The markets for alternative enterprises must be researched and pursued, Spiegel continued. “The producer must become the seller, and must promote his products. Quality should be high and constant, and supply should be adequate and reliable.”
New Ways to Make Money
Steve Yates, an adult agricultural instructor and farmer in Monroe City, Missouri, was in the crowd of 6,000 in 1986. “After coming home, I did a presentation for people in my community,” he says. “It taught me to think outside of the box. Shortly after attending, my family started growing garden mums.”
The lessons continue 30 years later for Yates. “More recently, as a teacher in my school district, with the help of others, I have promoted raised bed gardening as an alternative to both conventional gardening and purchasing all their produce. About 90 people in my area have started raised bed gardening since the original class.”
Joyce Liggett flew to the conference from California. “One idea presented was to plant turnips in the corners of pivot irrigation. We owned three farms in Nebraska and I could not convince the tenants to try it, but I am still glad I learned about ways to diversify. I have remembered the ADAPT conference all these years as a very informative and interesting experience.”
Trying Lots of Ideas
Duncan Smith, a dairy farmer in south-central Missouri, didn’t go to the conference, but he got the message. He added a pumpkin patch to his dairy farm in 1998, started leasing hunting rights to his property in 2009, added cheese and yogurt production in 2012, and began raising hair sheep in 2013.
“I’ve probably failed more than I’ve succeeded,” admits Smith. “But I have had some success. The pumpkin patch is doing well. The hunting has developed into a revenue stream.” He quit making cheese and yogurt because of the work and stress involved.
The need for new ideas is apparent again today, as commodity prices sink to unprofitable levels. A Kansas farmer called Successful Farming magazine this fall looking for ideas. Two sons want to join the farm, which is close enough to Kansas City to consider direct sales. They are interested in growing non-GMO soybeans and other grains.
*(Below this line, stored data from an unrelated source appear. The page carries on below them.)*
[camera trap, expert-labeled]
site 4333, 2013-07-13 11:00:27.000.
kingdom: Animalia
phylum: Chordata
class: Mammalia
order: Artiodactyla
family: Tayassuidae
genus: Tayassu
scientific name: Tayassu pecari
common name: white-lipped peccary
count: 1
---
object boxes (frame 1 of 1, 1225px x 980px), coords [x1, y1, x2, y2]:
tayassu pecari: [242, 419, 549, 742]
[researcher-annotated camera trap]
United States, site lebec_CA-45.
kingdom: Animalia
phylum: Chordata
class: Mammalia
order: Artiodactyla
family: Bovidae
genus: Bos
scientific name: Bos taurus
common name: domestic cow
They want contacts.
Beware the Alpacas
The first step in adding an enterprise is to make sure there is a growing and sustained market for the commodity. Consider the alpaca market bubble burst, says Joe Parcell, chair and MFA professor of agribusiness, University of Missouri. When the price is high and alpaca farming profitable, everyone wants to raise alpacas. “The problem is, demand is rather small, so a little extra supply of alpacas drives down the price quickly,” he explains.
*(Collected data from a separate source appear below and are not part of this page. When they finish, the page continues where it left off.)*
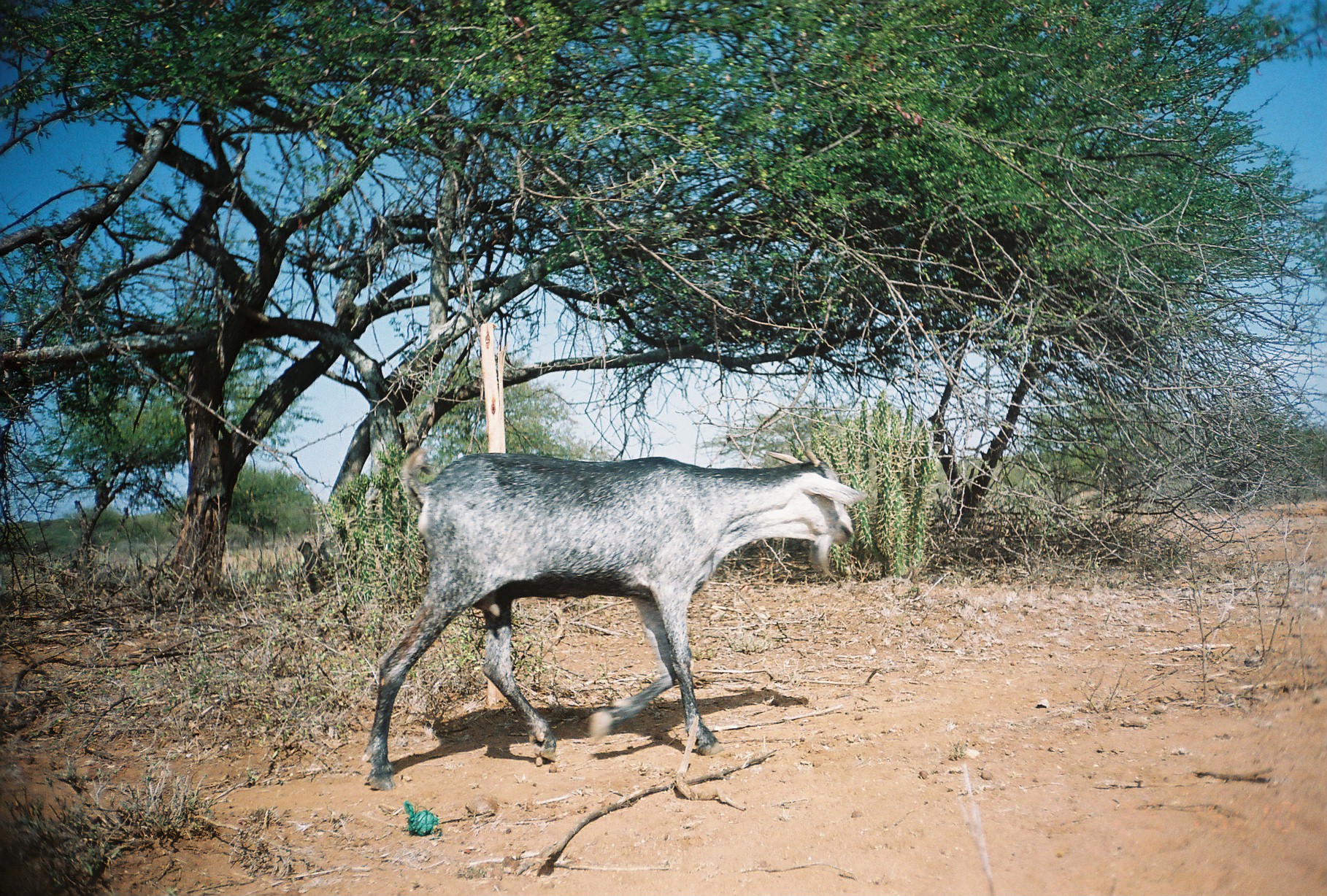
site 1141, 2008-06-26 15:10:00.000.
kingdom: Animalia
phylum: Chordata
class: Mammalia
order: Artiodactyla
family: Bovidae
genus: Capra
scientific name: Capra aegagrus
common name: wild goat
Capra aegagrus (wild goat), count 1.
The same for the sorghum market, says Parcell. In early 2015, sorghum traded at a considerable premium to corn. Then a lot of farmers planted sorghum chasing that price. By fall, the sorghum price tumbled. “The lesson here is to have a marketing contract or to align where you have a comparative advantage.”
An example of moderate success is canola in Oklahoma. Many producers in that state carved out a niche for several years. “Sometimes the alternative crop saves on costs in other parts of the operation, as canola helps with weed control,” explains Parcell. “It does not always have to be about the value.”
For value-added enterprises that require direct marketing, you need to be a sales manager who just happens to own production assets. “Those successful in marketing local products typically will have strong sales skills,” he says. As a producer-marketer, you must understand the lowest-cost method of providing the maximum value to the consumer.
There are four keys to building a successful brand, says Parcell.
- Have consistent product quality.
- Have product available whenever the buyer wants it.
- Give great customer service.
- Be able to sell, not just tell, the story of farm to fork.